### Stated problem
Copy word for word the lines of the data below, starting at the line that contains "How far away is the soldier" and stopping after the line that contains "966 centimetres".

### Record extracts
+-------+

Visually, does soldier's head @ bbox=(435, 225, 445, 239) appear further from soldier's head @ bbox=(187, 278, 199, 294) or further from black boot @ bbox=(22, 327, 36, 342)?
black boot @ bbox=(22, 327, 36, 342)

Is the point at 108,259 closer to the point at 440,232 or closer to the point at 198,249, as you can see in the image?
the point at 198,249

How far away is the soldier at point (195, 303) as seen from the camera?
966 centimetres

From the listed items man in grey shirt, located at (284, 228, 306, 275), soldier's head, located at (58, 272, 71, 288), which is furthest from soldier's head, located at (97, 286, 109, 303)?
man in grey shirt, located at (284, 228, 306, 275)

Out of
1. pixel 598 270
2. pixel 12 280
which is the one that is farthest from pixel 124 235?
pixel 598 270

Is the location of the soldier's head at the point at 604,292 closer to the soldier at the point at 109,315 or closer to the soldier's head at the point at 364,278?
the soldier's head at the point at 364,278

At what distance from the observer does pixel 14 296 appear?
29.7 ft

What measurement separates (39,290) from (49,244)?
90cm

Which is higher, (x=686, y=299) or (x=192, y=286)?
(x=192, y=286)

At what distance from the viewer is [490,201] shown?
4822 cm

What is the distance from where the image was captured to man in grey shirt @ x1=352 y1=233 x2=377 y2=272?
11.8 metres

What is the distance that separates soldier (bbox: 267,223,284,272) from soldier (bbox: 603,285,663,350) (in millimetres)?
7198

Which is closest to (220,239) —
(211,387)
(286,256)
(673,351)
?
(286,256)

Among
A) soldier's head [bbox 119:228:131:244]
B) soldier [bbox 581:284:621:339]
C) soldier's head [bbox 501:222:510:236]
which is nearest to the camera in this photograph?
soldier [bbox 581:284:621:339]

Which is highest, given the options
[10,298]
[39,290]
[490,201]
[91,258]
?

+-------+

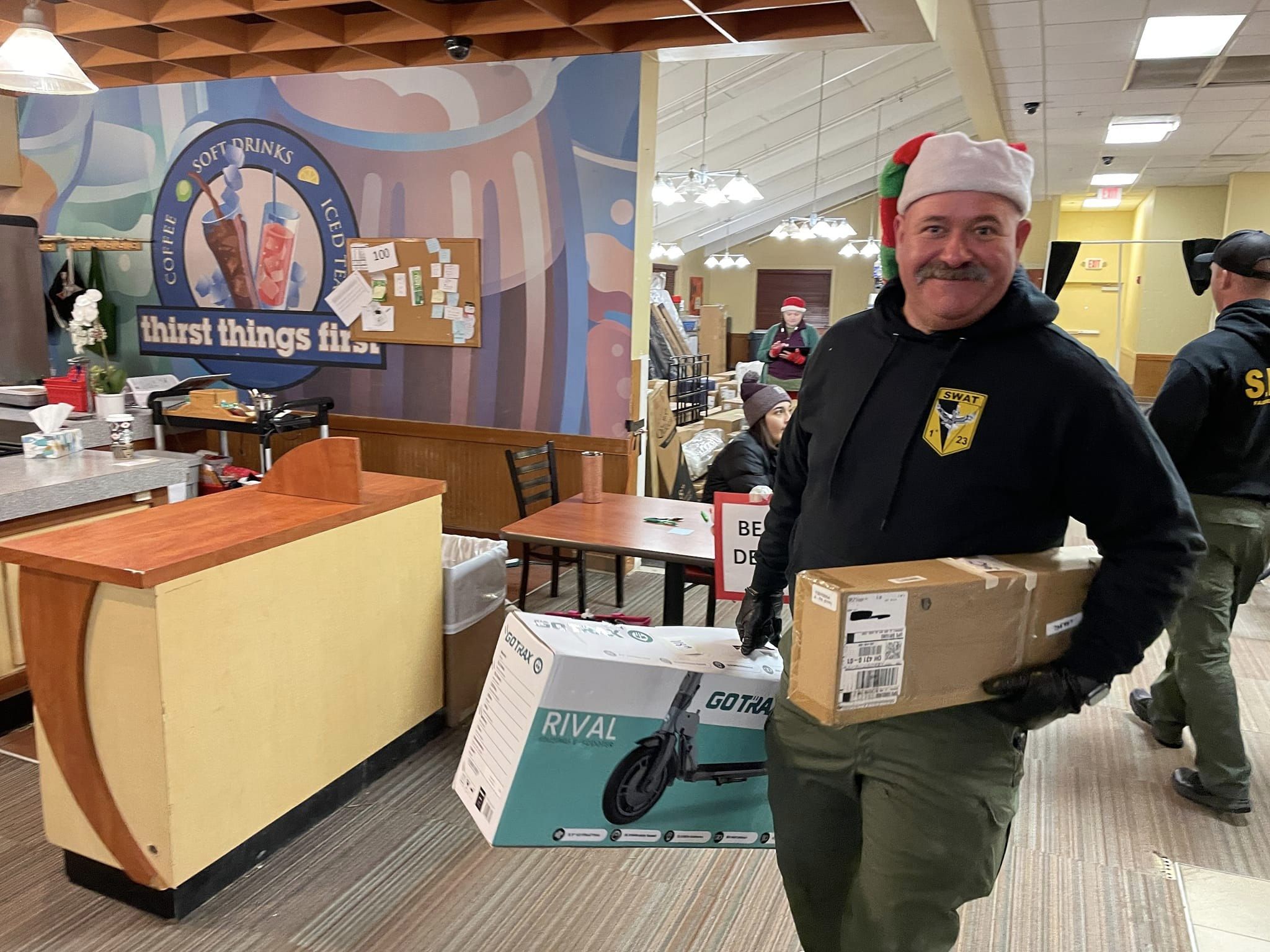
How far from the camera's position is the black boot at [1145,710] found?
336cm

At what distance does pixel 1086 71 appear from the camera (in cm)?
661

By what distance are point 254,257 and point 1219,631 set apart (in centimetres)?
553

+-------+

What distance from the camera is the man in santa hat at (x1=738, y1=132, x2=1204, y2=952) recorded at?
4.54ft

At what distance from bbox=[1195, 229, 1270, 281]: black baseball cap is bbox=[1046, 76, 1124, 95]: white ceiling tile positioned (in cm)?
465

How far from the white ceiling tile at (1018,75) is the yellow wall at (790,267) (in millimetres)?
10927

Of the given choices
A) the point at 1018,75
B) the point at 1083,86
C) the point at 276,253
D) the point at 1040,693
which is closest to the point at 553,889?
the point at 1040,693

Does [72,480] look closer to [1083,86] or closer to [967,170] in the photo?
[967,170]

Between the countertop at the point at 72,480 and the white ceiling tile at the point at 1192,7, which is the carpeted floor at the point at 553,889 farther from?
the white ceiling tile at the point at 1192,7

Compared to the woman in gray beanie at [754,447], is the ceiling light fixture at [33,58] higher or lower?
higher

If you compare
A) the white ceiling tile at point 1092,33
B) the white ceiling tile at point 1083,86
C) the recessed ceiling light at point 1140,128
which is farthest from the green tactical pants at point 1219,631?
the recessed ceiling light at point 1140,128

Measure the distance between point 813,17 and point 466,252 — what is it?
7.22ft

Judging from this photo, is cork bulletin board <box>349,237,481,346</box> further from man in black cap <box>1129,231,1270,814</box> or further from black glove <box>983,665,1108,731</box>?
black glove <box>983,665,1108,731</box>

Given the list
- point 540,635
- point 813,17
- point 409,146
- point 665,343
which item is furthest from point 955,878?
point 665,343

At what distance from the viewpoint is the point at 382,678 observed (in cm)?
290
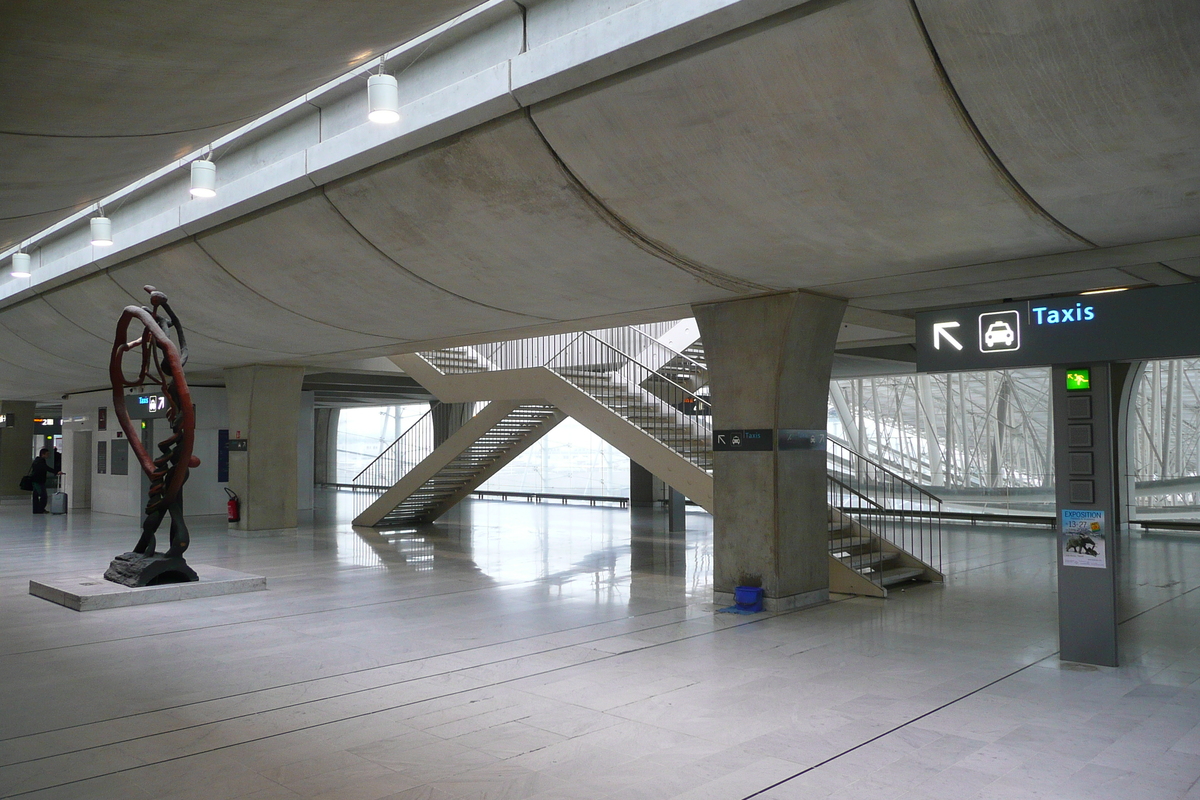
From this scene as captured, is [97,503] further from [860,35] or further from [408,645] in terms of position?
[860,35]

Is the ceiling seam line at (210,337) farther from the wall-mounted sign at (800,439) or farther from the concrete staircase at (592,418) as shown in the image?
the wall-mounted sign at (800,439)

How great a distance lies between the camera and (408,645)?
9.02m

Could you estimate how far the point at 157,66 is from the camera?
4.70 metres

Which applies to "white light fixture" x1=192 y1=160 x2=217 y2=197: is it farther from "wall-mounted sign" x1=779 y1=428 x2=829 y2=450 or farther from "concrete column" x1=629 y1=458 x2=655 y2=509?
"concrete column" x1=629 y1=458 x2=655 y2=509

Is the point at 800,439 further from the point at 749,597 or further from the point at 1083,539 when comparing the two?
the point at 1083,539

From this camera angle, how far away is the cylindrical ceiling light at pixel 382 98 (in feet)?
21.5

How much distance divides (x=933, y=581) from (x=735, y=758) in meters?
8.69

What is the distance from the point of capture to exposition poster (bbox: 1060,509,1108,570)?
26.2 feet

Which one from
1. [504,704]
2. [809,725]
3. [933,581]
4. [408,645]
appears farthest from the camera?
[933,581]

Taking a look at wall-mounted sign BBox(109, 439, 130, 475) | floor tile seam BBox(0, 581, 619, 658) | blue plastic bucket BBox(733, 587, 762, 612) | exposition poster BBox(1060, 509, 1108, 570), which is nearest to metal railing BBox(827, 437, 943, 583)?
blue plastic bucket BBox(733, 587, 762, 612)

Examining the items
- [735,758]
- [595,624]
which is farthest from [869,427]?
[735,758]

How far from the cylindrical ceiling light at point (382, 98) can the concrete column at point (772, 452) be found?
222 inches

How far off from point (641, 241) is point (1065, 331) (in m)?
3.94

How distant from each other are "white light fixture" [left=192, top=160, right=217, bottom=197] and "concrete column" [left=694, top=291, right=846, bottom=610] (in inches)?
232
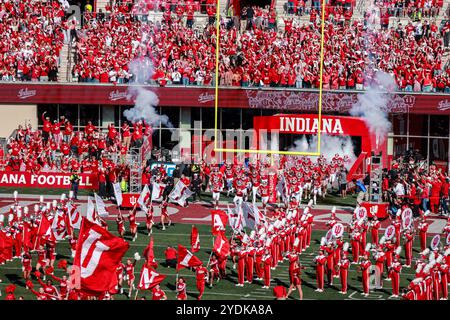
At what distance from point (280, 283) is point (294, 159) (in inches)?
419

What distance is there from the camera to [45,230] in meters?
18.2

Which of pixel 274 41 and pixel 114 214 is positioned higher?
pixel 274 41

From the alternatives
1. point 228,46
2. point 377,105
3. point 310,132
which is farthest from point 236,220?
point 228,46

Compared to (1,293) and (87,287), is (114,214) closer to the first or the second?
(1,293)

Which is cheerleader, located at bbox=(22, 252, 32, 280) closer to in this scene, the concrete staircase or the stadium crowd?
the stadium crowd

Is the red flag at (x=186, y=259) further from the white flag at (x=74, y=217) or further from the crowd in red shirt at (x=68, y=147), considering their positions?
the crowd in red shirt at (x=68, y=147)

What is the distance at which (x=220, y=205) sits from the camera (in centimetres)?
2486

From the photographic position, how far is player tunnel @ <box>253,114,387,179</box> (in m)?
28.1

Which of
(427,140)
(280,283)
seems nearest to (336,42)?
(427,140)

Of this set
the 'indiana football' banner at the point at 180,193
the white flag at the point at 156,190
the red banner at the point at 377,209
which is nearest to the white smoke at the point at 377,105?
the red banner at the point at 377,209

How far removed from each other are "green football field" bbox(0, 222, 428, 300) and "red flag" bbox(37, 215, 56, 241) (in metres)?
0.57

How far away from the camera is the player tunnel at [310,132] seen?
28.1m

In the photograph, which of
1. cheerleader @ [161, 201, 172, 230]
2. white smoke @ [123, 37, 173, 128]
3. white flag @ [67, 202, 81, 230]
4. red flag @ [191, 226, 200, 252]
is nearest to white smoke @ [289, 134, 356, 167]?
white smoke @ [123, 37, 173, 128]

+-------+

### Written answer
How far away is the soldier at point (195, 303) as seen from the camera?
966 centimetres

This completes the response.